On October 30, 1995, a jury was selected in this case in a courtroom at the Crisp County Courthouse. After the selection of the jury, but prior to the commencement of opening statements, the trial court announced the trial would be moved to the Crisp County Law Enforcement Center because the Crisp County Courthouse was presently under renovation and the noise level was unbearable. The defendant objected and argued that the courtroom at the Law Enforcement Center was too small, did not have a bar or jury box, and contained a metal door which led to the jail portion of the facility. The defendant further objected to the trial being conducted in a detention center which had razor wire fence around a portion of the premises. The trial judge stated that all jury trials had been held in *781the Law Enforcement Center courtroom prior to the present courthouse being built, and that courtroom was still frequently used for trial. The trial judge also went on to state that (1) the door in the courtroom which led to the jail portion of the center would not be in use during the trial; (2) a bench and bar, as well as a jury box, were present in that courtroom; and (3) the furnishings were similar to the furnishings in the courtrooms in the courthouse.

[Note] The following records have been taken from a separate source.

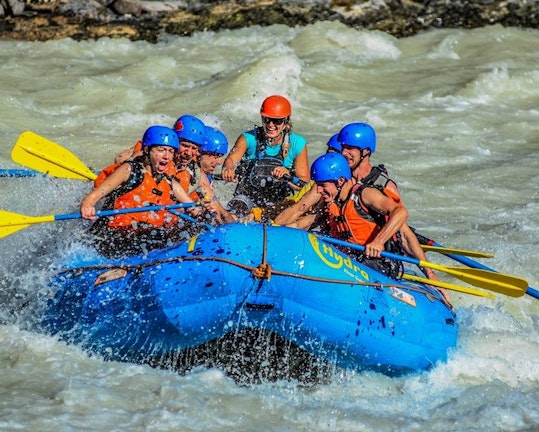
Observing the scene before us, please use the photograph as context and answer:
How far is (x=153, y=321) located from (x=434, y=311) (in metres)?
2.00

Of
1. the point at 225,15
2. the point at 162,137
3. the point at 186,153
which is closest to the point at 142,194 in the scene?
the point at 162,137

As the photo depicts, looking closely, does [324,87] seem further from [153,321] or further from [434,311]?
[153,321]

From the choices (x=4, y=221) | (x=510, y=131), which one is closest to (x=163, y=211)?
(x=4, y=221)

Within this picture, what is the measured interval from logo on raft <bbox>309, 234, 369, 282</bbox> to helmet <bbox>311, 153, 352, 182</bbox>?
0.55 metres

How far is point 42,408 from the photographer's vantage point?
540 centimetres

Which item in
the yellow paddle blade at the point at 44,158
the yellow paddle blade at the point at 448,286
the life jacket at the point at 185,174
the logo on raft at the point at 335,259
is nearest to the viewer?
the logo on raft at the point at 335,259

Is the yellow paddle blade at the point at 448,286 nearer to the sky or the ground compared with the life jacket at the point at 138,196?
nearer to the ground

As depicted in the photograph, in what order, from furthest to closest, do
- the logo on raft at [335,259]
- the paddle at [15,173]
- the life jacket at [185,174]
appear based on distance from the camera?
the paddle at [15,173] < the life jacket at [185,174] < the logo on raft at [335,259]

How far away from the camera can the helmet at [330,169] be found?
649 cm

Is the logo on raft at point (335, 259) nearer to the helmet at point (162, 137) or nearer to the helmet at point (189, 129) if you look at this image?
the helmet at point (162, 137)

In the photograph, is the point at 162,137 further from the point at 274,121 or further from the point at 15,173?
the point at 15,173

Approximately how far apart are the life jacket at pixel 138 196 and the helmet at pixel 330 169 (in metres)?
1.10

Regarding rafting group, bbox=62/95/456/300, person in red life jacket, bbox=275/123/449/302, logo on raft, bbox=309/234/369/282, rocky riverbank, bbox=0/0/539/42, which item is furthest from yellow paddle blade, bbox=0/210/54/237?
rocky riverbank, bbox=0/0/539/42

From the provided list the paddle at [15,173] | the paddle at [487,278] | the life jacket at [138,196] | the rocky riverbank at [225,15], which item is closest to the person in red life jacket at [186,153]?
the life jacket at [138,196]
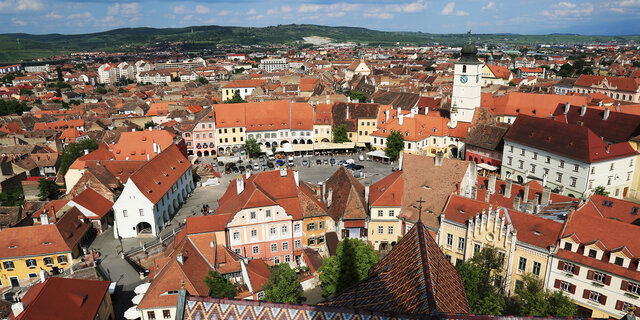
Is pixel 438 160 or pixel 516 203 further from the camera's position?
pixel 438 160

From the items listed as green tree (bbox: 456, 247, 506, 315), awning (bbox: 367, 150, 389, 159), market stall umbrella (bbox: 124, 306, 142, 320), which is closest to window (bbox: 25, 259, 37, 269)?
market stall umbrella (bbox: 124, 306, 142, 320)

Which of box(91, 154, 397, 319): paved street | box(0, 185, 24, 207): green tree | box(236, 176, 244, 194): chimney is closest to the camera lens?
box(91, 154, 397, 319): paved street

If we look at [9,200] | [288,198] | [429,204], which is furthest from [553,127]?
[9,200]

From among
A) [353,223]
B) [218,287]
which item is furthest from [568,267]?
[218,287]

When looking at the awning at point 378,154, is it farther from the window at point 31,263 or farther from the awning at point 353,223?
the window at point 31,263

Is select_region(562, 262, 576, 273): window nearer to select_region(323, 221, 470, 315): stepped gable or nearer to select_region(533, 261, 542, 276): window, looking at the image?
select_region(533, 261, 542, 276): window

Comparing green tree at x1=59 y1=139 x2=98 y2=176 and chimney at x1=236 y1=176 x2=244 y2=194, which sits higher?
chimney at x1=236 y1=176 x2=244 y2=194

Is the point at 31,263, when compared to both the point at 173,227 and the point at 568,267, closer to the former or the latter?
the point at 173,227
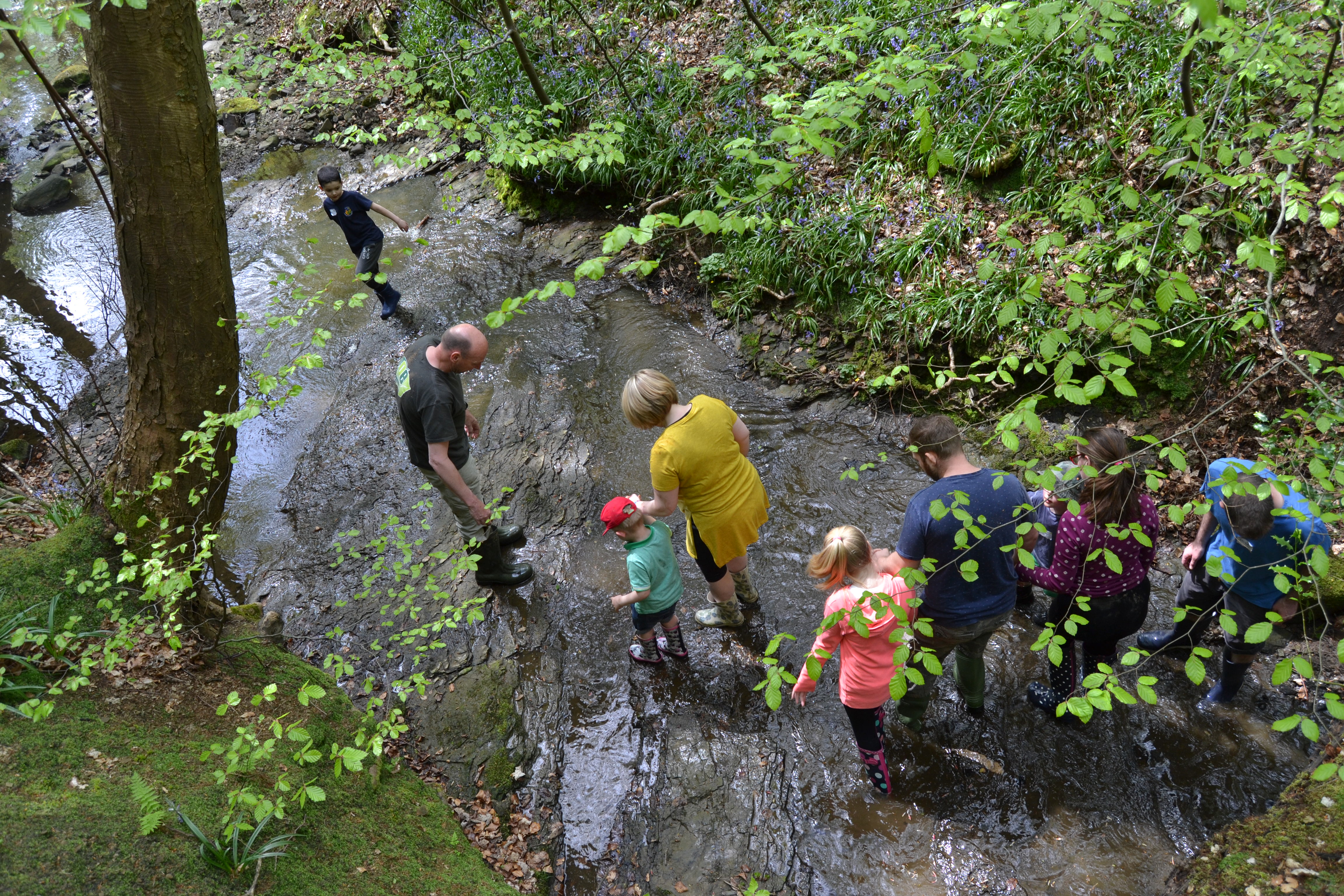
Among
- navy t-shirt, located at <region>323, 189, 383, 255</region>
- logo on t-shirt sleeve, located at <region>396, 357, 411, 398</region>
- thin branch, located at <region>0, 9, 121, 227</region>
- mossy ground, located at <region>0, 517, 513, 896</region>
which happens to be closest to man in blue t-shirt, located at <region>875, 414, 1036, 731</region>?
mossy ground, located at <region>0, 517, 513, 896</region>

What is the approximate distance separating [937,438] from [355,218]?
6.85m

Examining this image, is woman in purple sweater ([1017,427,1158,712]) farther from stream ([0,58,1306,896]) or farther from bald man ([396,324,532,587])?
bald man ([396,324,532,587])

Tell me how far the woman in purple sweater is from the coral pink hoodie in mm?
717

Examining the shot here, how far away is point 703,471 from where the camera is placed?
3.48 meters

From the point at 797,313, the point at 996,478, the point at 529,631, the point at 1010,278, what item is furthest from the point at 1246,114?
the point at 529,631

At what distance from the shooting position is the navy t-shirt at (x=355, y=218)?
7.25 meters

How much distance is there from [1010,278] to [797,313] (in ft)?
6.19

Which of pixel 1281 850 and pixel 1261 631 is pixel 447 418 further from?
pixel 1281 850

“OCGA § 15-6-18 (a) contemplates that cases tried at places other than at a courthouse shall be valid. A verdict returned in the superior court by a jury sitting in a building, located at the county site, which has been provided by the proper county authorities as the place for holding that term of such court, is not void.” (Citations and punctuation omitted.) Pittman v. State, 196 Ga. App. 864 (397 SE2d 302) (1990); see OCGA § 15-6-18 (a); Davis v. State, 240 Ga. 763, 765 (243 SE2d 12) (1978); Cook v. State, 119 Ga. 108 (3) (46 SE 64) (1903). There is nothing within the wording of OCGA § 15-6-18 (a) which requires that an alternative place for holding court other than the county courthouse be designated the place for holding the court “by some formal order or resolution and to give timely notice of the place provided by advertisement or in some other public and formal manner.” (Punctuation omitted.) Cook v. State, supra at 112. “The statute simply declares that it shall be lawful to hold the court ‘at such place or places as the proper county authorities . . . may from time to time provide for such purpose.’” (Emphasis in original.) Id. There has been no showing that the Crisp County Law Enforcement Center was not located in the county site of Crisp County or that such facility “had not been provided by the proper county authorities as a place for holding that term of the Superior Court of [Crisp] County.” Pittman v. State, supra at 864 (2). Further, there has been “no showing that the trial itself was conducted in a manner not befitting a judicial body.” Davis v. State, supra at 765 (2).

“Under the Sixth Amendment, in order for [a defendant] to establish the denial of his right to an impartial jury, he must show either (a) actual juror partiality or (b) circumstances inherently prejudicial to that right.” (Citations and punctuation omitted; emphasis in original.) Jones v. State, 157 Ga. App. 163, 164 (276 SE2d 674) (1981). No such showing has been made in this case. “[T]he [defendant has] not shown that the challenged practice was so inherently prejudicial as to pose an unacceptable threat to [the] defendant’s right to a fair trial.” (Citation and punctuation omitted.) Chancey v. State, 256 Ga. 415, 435 (349 SE2d 717) (1986). We find no error.

Judgment affirmed.

McMurray, P. J., and Blackburn, J., concur. *782Decided March 31, 1998. John W. Sherrer, Jr., for appellant. John C. Pridgen, District Attorney, Denise D. Fachini, Assistant District Attorney, for appellee.

Jackson v. Denno, 378 U. S. 368 (84 SC 1774, 12 LE2d 908) (1964).

Miranda v. Arizona, 384 U. S. 436 (86 SC 1602,16 LE2d 694) (1966).